こんばんは。

ご覧頂きありがとうございます😊

 

本日も想像力と今昔まんがまつりというテーマで

 

犬王(2021)

 

という映画を解説してみたいと思いますのでどうぞよろしくお願いいたします。

 

★"今昔まんがまつり"とは?

近年発表されるアニメーション映画の本数は膨大なものとなり、すべてのアニメーション映画を閲覧する事は不可能な時代へと突入しています。

 

推しのアニメを一生見続けられるというのは幸せな事ではないかと思いますが、その一方で、自分が知らないアニメと出会うための時間を作るのは、簡単な事ではなくなりつつあるのではないでしょうか?

 

本シリーズはそんなアニメの百花繚乱時代において、かつて日本に存在していた「東映まんがまつり」や「東宝チャンピオンまつり」のような、雑多なアニメが一挙に上映されるようなイベントがもし存在したとしたら、どんな効果があるかをシミュレーションしてみようという夏休み企画!

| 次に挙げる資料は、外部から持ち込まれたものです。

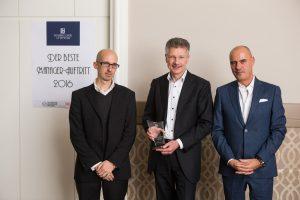 Preisträger Dr. Elmar Degenhart, CEO der Continental AG (Mitte), Prof. Joachim Scharloth von der TU Dresden (links) und Dr. Stefan Wachtel (Foto: Guido Werner)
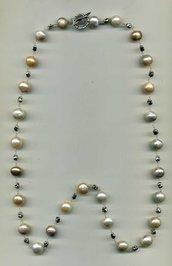 Collana lunga con grandi perle cangianti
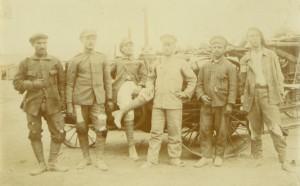 """Дрипави български пленници работят на гарата """"Руф"""" /Инженерни казарми/ в Атина, ноември 1919 г."""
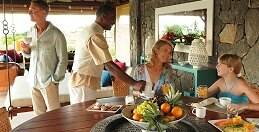Un petit-déjeuner en famille sous la véranda de votre Villa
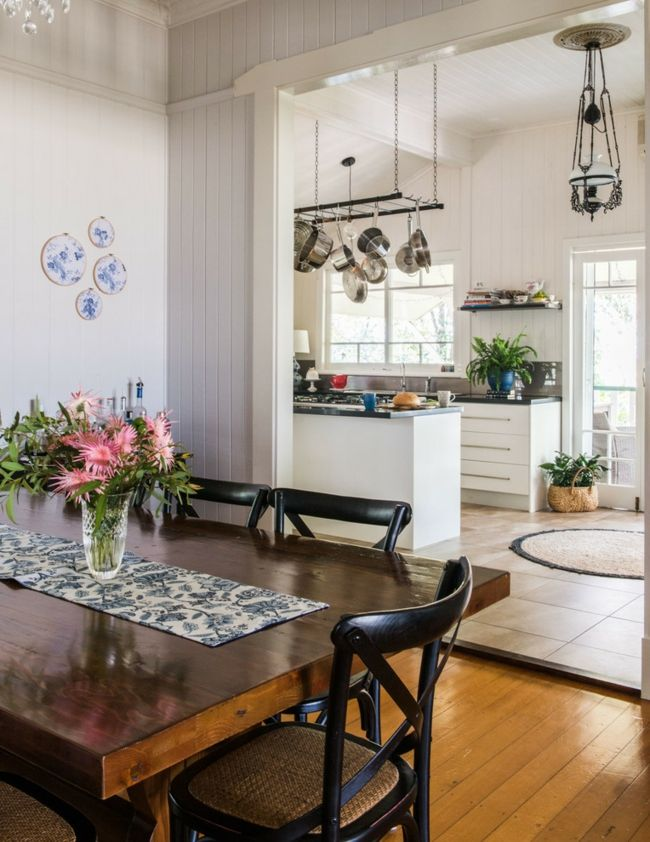 gem tliches esszimmer modern gestaltet direkt mit der k che verbunden wanddeko blumen vase auf. Black Bedroom Furniture Sets. Home Design Ideas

なんとなく立ち寄った古本屋さんに素敵な本が見つかったり、何気なく観に行った3本立ての名画座で、大好きな作品巡り合えるような、そんな偶然をご提供できればと思っております😊
 

 

↑本シリーズの概要はコチラ!

 
 
どんな作品?

 

本作は2021年に公開された湯浅正明監督によるアニメーション映画。

 

湯浅正明監督と言えば、人体を自由自在に動かす事ができる天才的なアニメーター監督!!

 

人体自由自在の湯浅正明監督!!

(「MINDGAME」より)

 

 

そんな湯浅正明監督の最新作は、室町時代に実在していた謎多き能楽師を映像化した伝記ロマンのような作品!

 

風流歌舞を得意とする申楽(猿楽)の名手として人々から人気を博していたと記される犬王ですが、観阿弥・世阿弥と人気を二分していたにも関わらず、現存している曲は1つもありません…

 

 

本作はそんな犬王と、盟友の琵琶法師の友魚(ともな)を描いた作品なのです。

 

室町時代に実在していた

能楽師の奏でた散逸した音楽とは!?

 

 

 

アバウトなストーリー 

 

「キネマ旬報社」さんのデータベースによれば本作の解説は以下の通り。

 

国内外で高い人気と評価を得る、湯浅政明監督の最新作。

脚本に野木亜紀子、キャラクター原案に松本大洋、音楽に大友良英という夢のコラボが実現。

変幻自在のイマジネーションが炸裂する“狂騒のミュージカル・アニメーション”。

原作は歴史に隠された能楽師=ポップスターの犬王を大胆不敵な解釈で捉えなおした古川日出男の著書『平家物語 犬王の巻』(河出文庫刊)。

カリスマ性と歌唱力、そして野心を抱く主人公・犬王を人気バンド「女王蜂」のボーカル担当・アヴちゃん、その相棒となる琵琶法師・友魚(ともな)を実力派俳優・森山未來が演じ、サクセスストーリーにして、切ない友情の物語が展開する。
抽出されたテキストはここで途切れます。